_WHAT THE TASK ASKS_.
Lay out the stretch from the line containing "Viewing the photo, is" through the last line as a Markdown table with the columns Row and Line. Leave out blank lines and pictures.

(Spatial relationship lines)
########
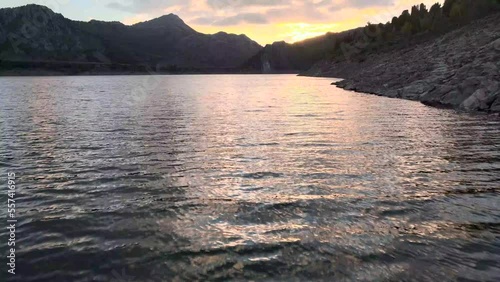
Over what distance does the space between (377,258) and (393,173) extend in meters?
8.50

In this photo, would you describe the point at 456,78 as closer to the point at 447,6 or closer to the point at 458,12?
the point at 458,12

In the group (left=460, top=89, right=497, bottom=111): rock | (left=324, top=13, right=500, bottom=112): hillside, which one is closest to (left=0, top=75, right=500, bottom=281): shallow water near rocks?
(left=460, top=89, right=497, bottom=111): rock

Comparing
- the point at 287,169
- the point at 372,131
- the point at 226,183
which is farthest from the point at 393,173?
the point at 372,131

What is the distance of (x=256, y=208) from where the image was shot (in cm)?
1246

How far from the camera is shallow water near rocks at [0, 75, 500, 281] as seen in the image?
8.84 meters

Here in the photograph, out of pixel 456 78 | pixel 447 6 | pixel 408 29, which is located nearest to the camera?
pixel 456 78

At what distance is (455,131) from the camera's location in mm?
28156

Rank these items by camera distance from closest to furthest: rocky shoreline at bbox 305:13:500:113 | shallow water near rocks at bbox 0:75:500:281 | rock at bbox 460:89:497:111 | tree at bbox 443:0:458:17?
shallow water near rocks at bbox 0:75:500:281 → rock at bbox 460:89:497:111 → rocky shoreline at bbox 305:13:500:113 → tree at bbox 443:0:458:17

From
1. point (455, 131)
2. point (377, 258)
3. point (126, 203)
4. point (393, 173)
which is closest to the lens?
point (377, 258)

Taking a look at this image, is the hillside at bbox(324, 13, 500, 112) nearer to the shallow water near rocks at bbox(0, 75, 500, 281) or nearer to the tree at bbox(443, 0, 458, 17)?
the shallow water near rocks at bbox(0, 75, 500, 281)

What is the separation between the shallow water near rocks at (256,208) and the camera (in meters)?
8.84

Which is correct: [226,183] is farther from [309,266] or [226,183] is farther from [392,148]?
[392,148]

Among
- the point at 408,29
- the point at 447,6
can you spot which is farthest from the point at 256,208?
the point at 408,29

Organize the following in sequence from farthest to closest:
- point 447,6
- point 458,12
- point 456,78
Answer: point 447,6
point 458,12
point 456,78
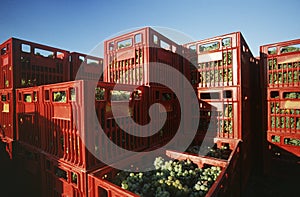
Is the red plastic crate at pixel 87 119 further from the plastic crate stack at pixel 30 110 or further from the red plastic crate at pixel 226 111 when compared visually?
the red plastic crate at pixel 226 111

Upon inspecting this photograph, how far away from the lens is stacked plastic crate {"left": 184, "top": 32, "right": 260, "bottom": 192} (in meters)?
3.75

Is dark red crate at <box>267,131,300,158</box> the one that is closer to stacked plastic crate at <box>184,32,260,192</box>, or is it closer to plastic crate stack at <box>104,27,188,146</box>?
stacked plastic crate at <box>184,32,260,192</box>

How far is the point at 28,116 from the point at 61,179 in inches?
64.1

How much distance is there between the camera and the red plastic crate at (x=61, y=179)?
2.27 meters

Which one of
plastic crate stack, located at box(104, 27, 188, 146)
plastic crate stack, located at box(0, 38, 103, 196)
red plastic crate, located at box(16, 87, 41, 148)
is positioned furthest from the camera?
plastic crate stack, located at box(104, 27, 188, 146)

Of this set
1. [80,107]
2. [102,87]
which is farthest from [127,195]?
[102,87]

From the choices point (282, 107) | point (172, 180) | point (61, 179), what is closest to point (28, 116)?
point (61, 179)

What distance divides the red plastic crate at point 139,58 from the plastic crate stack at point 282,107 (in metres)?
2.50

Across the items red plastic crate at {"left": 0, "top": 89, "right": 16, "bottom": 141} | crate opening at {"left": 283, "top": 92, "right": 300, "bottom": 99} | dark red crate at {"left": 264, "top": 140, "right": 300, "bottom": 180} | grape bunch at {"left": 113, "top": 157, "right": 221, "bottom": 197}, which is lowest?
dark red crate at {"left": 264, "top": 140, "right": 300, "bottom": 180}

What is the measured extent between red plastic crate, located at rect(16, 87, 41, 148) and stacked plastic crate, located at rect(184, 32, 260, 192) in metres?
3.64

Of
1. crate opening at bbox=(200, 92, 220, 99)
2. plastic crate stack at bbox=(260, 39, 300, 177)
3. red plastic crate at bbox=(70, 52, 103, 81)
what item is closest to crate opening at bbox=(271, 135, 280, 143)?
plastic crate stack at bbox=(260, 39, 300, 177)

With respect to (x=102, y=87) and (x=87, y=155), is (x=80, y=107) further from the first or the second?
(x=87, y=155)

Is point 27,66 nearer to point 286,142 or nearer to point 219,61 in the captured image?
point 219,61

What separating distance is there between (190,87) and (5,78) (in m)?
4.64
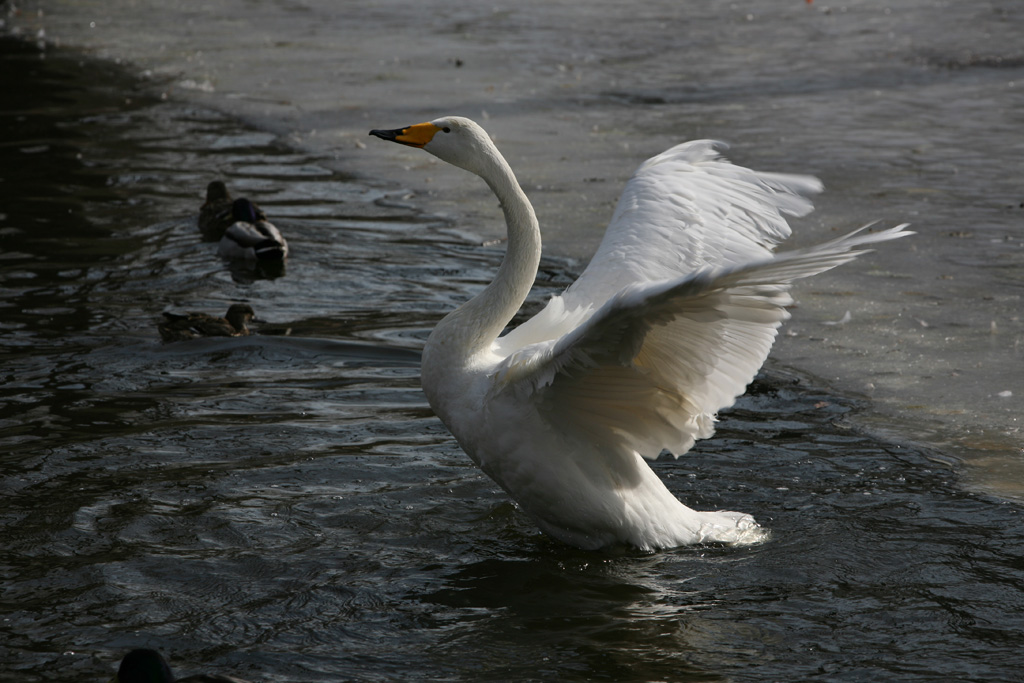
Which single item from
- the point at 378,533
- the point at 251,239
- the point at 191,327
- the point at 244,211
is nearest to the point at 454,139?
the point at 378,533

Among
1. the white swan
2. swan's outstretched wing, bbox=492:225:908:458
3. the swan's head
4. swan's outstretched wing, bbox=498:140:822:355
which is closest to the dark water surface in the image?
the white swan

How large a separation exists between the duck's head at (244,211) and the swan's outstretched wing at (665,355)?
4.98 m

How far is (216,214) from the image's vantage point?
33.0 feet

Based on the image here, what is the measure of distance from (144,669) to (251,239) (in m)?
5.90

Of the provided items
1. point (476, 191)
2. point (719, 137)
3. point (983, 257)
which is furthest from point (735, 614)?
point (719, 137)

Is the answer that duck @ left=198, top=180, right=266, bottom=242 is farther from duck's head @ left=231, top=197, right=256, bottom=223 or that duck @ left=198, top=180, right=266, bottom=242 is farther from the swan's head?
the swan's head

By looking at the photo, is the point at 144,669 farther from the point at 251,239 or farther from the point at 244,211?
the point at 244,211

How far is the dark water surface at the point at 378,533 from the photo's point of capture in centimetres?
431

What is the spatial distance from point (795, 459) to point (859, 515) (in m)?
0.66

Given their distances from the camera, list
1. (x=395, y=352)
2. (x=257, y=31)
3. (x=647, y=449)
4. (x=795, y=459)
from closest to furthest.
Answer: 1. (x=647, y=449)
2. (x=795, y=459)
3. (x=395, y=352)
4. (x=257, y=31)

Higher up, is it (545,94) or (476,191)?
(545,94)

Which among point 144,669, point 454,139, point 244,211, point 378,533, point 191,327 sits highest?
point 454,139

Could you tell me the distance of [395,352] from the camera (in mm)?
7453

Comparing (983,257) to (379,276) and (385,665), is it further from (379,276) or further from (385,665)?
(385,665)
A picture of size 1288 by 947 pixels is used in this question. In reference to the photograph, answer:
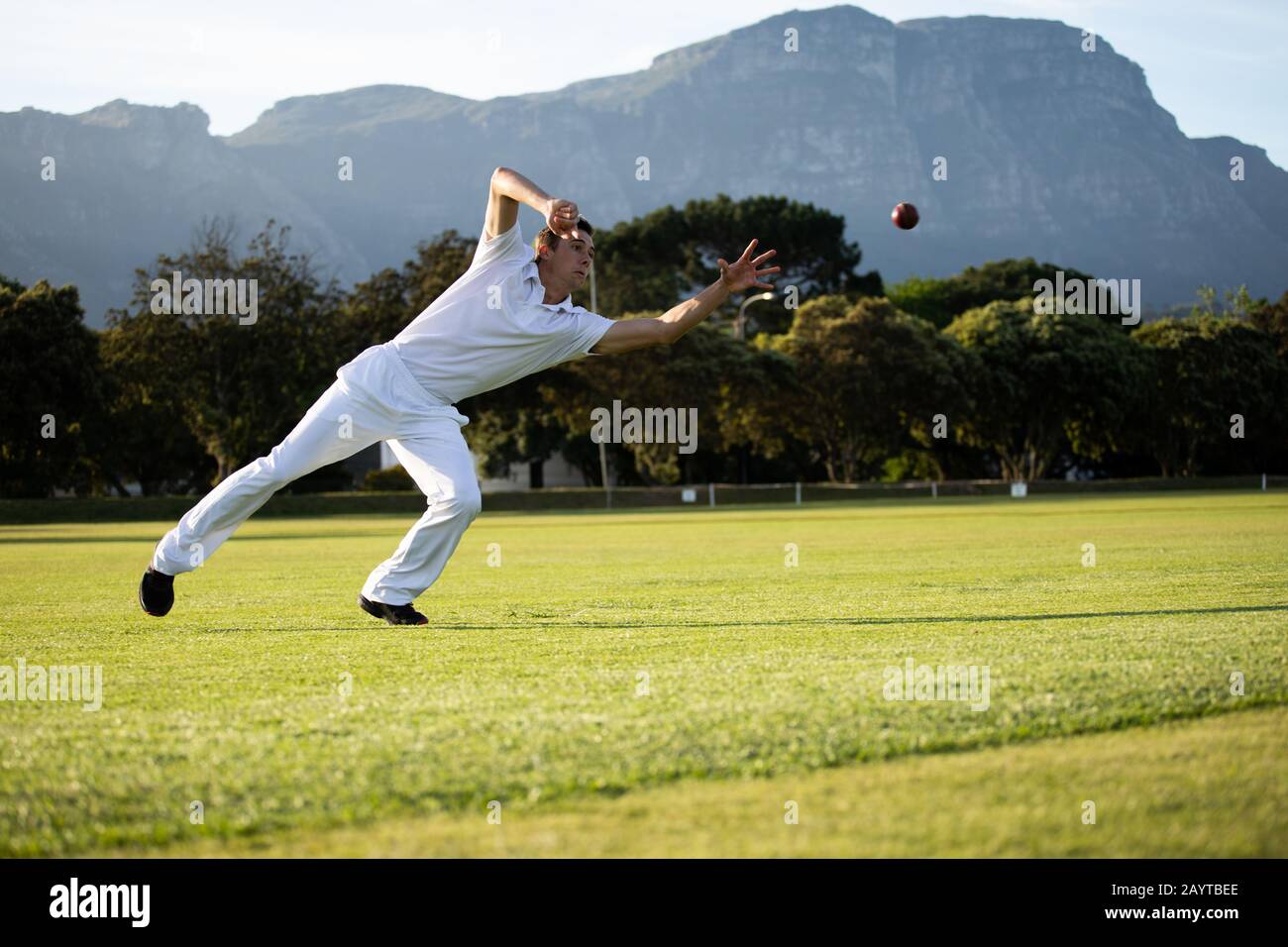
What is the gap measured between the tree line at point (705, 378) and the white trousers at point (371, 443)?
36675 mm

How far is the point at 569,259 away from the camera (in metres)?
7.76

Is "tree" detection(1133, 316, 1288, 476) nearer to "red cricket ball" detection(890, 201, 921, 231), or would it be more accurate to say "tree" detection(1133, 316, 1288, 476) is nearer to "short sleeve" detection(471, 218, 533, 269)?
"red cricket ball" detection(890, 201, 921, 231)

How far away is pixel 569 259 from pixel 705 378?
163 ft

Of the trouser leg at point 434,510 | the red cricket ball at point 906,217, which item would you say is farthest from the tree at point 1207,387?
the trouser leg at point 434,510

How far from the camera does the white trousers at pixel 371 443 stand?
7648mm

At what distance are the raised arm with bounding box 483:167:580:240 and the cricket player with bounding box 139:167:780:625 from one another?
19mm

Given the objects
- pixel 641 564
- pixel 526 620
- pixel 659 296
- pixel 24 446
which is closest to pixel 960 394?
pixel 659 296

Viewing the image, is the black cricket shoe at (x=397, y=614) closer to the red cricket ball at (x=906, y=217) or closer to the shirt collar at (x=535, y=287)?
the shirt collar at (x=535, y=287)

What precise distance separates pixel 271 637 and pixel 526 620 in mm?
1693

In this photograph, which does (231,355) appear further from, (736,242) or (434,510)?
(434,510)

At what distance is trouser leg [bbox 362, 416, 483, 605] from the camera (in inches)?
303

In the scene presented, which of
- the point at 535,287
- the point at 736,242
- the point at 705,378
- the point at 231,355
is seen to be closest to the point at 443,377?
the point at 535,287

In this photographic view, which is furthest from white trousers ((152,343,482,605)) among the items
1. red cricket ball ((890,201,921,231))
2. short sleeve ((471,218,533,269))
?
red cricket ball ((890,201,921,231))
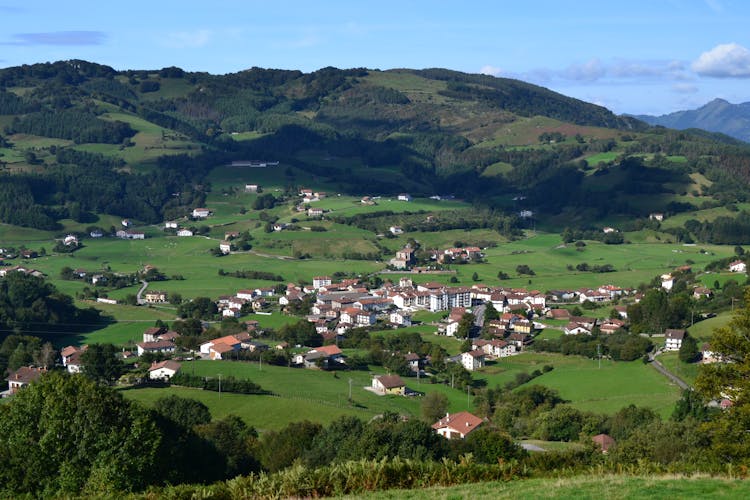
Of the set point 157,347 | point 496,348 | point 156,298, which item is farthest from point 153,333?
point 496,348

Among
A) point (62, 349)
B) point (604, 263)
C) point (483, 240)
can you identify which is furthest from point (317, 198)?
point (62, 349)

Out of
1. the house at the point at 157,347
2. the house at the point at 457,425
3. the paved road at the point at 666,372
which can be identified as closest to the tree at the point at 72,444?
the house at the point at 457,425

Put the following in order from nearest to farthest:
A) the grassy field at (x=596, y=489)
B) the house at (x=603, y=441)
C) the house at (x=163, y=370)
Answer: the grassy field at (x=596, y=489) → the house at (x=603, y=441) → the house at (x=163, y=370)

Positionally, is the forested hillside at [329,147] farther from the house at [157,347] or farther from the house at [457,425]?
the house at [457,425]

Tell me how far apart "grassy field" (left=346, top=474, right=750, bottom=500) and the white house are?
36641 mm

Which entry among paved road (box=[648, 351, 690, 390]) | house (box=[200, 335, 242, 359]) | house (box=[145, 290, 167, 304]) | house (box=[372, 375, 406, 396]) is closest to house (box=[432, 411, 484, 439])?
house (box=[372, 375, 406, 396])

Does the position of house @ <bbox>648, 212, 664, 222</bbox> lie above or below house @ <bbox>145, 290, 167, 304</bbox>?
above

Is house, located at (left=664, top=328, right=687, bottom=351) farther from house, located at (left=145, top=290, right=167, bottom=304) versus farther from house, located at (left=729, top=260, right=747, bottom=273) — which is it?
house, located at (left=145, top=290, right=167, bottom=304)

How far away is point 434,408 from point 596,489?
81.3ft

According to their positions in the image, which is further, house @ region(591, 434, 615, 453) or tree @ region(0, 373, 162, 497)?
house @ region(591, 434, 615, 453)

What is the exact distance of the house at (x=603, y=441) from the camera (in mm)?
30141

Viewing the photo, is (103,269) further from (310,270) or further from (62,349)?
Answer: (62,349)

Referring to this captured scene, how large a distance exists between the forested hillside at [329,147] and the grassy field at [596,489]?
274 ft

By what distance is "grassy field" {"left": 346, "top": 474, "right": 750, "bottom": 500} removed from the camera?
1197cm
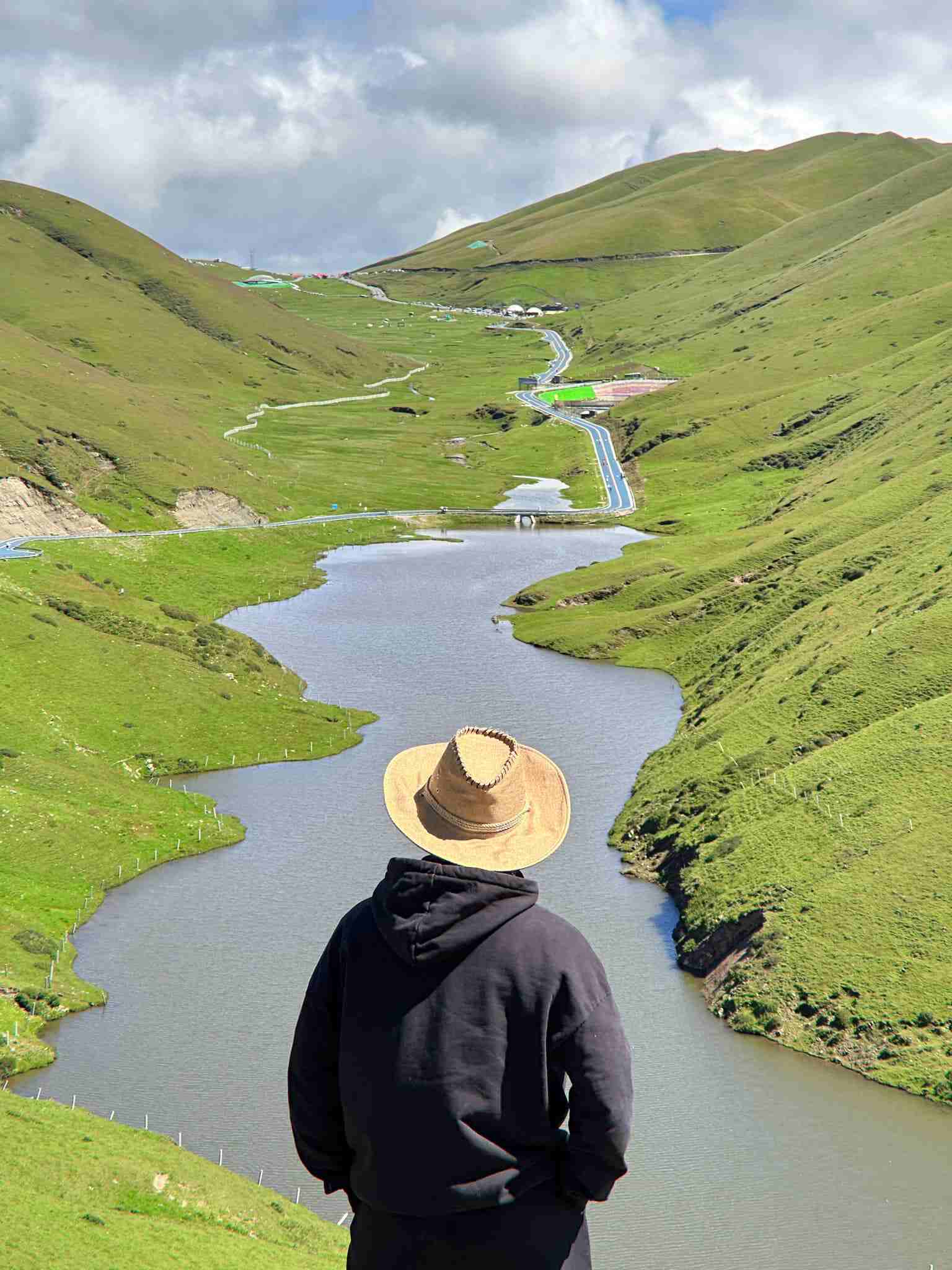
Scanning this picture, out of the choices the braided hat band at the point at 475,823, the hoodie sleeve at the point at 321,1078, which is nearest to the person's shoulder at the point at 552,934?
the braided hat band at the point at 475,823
########
_FULL OUTPUT_.
| Row | Line |
|---|---|
| 1 | Viewing the photo, is (103,269) further from (310,270) or further from (62,349)? |
| 2 | Answer: (62,349) |
| 3 | Referring to this captured scene, how large a distance exists between the forested hillside at [329,147] and the grassy field at [596,489]? |
| 4 | 274 ft |
| 5 | By what distance is "grassy field" {"left": 346, "top": 474, "right": 750, "bottom": 500} removed from the camera? |
| 6 | 1197cm |
| 7 | Scanning this picture, out of the choices the braided hat band at the point at 475,823, the hoodie sleeve at the point at 321,1078, which is nearest to the person's shoulder at the point at 552,934? |
| 8 | the braided hat band at the point at 475,823 |